▶ [Exercise description] Which lines of the listing below contain the word "background"? Copy each of them.

▶ [Working data]
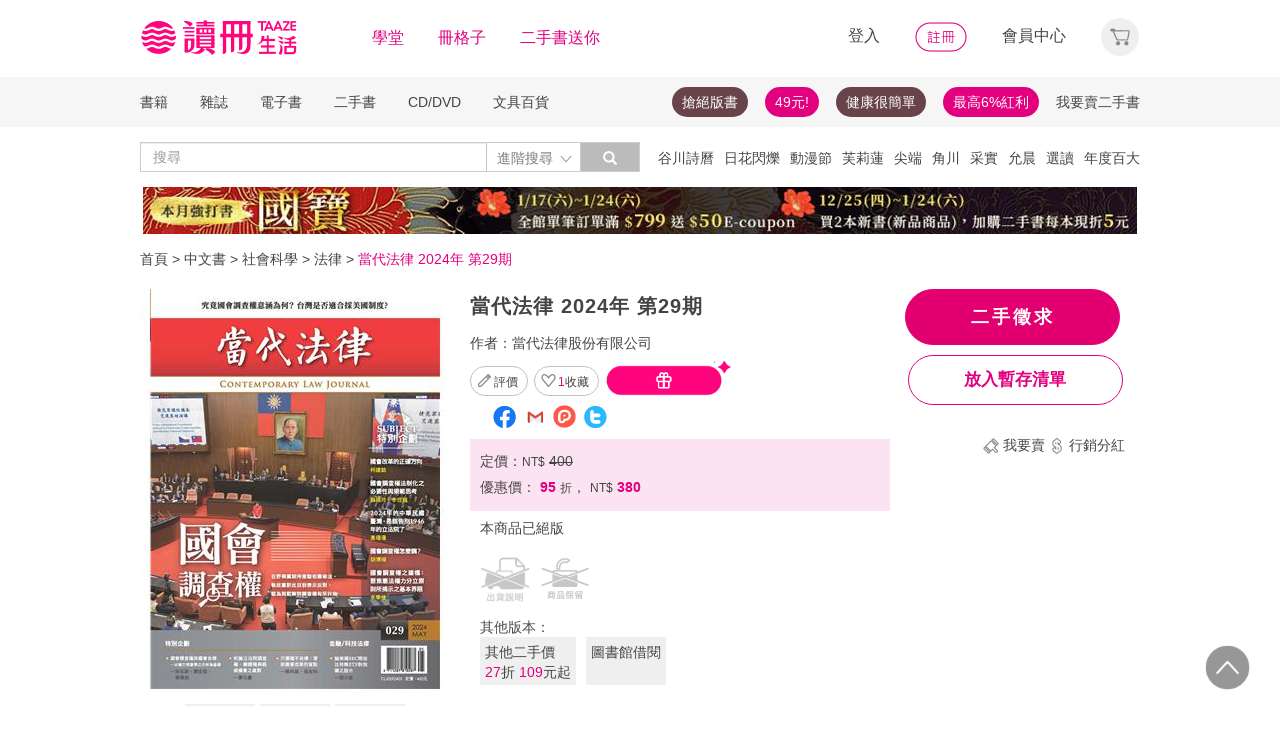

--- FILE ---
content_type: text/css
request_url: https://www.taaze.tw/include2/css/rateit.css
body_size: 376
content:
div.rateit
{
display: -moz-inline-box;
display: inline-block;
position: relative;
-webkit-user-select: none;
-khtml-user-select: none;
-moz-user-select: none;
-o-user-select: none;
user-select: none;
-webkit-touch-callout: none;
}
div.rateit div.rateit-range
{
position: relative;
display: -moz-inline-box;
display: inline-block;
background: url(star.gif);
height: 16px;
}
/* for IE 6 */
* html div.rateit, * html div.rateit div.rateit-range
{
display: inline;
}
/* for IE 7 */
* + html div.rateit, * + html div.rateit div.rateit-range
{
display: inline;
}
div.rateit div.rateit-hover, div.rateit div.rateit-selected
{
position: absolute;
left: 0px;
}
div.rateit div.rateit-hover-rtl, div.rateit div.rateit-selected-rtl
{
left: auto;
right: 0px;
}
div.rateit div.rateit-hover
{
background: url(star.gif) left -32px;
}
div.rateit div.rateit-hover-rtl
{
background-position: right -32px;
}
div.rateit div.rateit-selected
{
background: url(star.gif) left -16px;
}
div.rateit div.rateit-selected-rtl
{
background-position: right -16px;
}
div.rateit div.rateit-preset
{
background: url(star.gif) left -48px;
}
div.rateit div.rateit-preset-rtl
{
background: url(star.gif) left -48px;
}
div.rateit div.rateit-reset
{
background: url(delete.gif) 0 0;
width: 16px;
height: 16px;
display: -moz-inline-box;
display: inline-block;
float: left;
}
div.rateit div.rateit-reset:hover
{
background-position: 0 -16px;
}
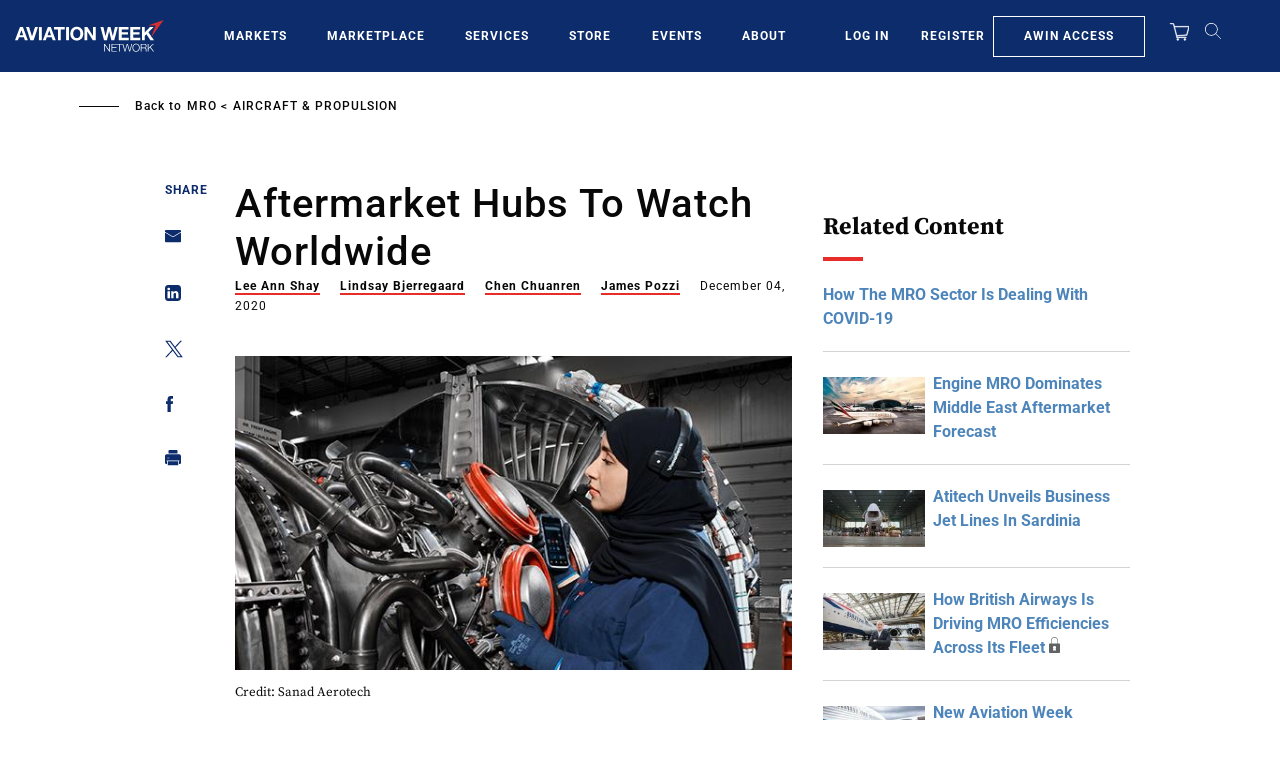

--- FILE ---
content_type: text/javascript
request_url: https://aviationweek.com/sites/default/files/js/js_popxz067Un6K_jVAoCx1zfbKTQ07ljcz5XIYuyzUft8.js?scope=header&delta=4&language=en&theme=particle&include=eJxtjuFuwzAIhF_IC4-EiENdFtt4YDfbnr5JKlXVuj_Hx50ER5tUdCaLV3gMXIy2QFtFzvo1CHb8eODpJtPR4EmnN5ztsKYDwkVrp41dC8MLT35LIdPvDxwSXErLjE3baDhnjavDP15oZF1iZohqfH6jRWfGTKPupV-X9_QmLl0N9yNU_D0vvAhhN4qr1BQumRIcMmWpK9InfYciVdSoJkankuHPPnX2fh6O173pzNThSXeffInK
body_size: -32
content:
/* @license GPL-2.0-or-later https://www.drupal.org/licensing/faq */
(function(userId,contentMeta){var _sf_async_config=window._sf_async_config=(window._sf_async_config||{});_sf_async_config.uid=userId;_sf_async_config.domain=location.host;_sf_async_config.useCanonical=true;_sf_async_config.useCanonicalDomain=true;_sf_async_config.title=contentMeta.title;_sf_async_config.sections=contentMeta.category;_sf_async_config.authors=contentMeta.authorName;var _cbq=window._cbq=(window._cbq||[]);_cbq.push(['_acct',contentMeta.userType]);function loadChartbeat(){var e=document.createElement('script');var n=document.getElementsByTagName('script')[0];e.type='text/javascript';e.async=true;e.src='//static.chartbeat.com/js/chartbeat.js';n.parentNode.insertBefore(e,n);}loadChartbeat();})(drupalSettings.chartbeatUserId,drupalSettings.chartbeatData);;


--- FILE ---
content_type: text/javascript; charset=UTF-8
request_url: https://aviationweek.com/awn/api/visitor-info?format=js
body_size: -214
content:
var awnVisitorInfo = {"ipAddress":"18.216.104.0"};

▶ [Result of the task]
background: url(star.gif);
background: url(star.gif) left -32px;
background-position: right -32px;
background: url(star.gif) left -16px;
background-position: right -16px;
background: url(star.gif) left -48px;
background: url(star.gif) left -48px;
background: url(delete.gif) 0 0;
background-position: 0 -16px;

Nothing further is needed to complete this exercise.